>> Start TEXT SEGMENT

The Honest Talk: What Actually Happens in Contempt Cases
Here is the conversation we have with every client who walks in asking for contempt, because you deserve it before you spend money, not after.
Contempt is hard to prove. The willfulness element is a high bar, the accused gets the benefit of real procedural protections, and judges guard this remedy carefully precisely because jail is on the table. Motions that feel airtight at the kitchen table lose in courtrooms every week on ambiguous orders, thin affidavits, and violations that read as sloppy rather than willful.
The outcomes often disappoint. Parents arrive picturing handcuffs. The truth from more than 20 years in Clark County family courts: we have seen someone actually ordered to jail for family court contempt exactly once. Fines are far more likely. Fee awards are more likely still. Judges use the threat of jail as leverage for compliance far more often than they use jail itself, because the goal of civil contempt is the support paid and the children returned, not a parent in custody.
It can be expensive. A contested contempt proceeding means a detailed affidavit, an order to show cause, service, briefing, and an evidentiary hearing where witnesses testify and exhibits go in. That is real attorney time. A fee award at the end can shift the cost onto the violator, but awards are not guaranteed, and you carry the cost until then. Anyone who tells you contempt is a cheap, quick fix is selling something.
So why bring it at all? Because when the pattern is truly willful and the record is truly built, contempt works, and not mainly through the penalty. It works because the violator's own lawyer explains to them, privately, that the affidavit is airtight, the judge's patience is documented on the record, and the next violation has a price tag of $500 and 25 days, per incident. Compliance usually arrives shortly after that conversation. And when it does not, the formal finding re-prices every future hearing in your favor. The motion is the message; the finding is the moat.
Before you spend a dollar on contempt, get an honest read on whether your record can win it, and whether a lighter motion gets you there faster.
Contact Us Today Call (702) 433-2889The Affidavit: Where Contempt Motions Are Won or Lost
For violations that happened outside the courtroom, which is nearly all of them, Nevada law requires the facts to be put before the court in a sworn affidavit. This document is the case. Judges read it before the hearing, opposing counsel attacks it at the hearing, and a weak one sinks the motion before you speak.
A winning contempt affidavit does two specific things, and does them with painful precision:
First, it cites the order itself, line by line. Not "the custody order gives me weekends." Instead: "Paragraph 4(b) of the Decree entered March 12, 2024 provides: 'Father shall have parenting time every first and third weekend, from Friday at 6:00 PM until Sunday at 6:00 PM, with exchanges at the Smith's at 9851 S. Eastern Ave.'" The exact provision, quoted, with the document and date it comes from. The judge should never have to hunt for what was ordered.
Second, it details every violation: who, what, when, where, and how. Each incident gets its own numbered paragraph. Who was involved. What happened. The date and time. The location. How it violated the quoted provision. For example: "On Friday, May 2, 2025 at 6:00 PM, I arrived at the Smith's at 9851 S. Eastern Ave. for the exchange required by Paragraph 4(b). Respondent did not appear and did not respond to my 6:05 PM text message, attached as Exhibit 3. The children were not made available for my entire weekend of parenting time." That is one violation, proven. A strong affidavit stacks a dozen of them, each tied to a line item in the order, each supported by an exhibit.

>> End TEXT SEGMENT
>> Start DATA FOR THIS TASK

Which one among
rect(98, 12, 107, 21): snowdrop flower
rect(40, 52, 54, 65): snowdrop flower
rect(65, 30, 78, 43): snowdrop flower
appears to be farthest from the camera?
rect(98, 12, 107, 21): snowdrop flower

>> End DATA FOR THIS TASK

WHAT TO DO:
#1 Can you quote the passage on contempt cases from "So why bring" to "you there faster."?
#2 Would you print every line of the listing word for word?

SOLUTIONS TO THE TASKS:
#1
So why bring it at all? Because when the pattern is truly willful and the record is truly built, contempt works, and not mainly through the penalty. It works because the violator's own lawyer explains to them, privately, that the affidavit is airtight, the judge's patience is documented on the record, and the next violation has a price tag of $500 and 25 days, per incident. Compliance usually arrives shortly after that conversation. And when it does not, the formal finding re-prices every future hearing in your favor. The motion is the message; the finding is the moat.
Before you spend a dollar on contempt, get an honest read on whether your record can win it, and whether a lighter motion gets you there faster.

#2
Which one among
rect(98, 12, 107, 21): snowdrop flower
rect(40, 52, 54, 65): snowdrop flower
rect(65, 30, 78, 43): snowdrop flower
appears to be farthest from the camera?
rect(98, 12, 107, 21): snowdrop flower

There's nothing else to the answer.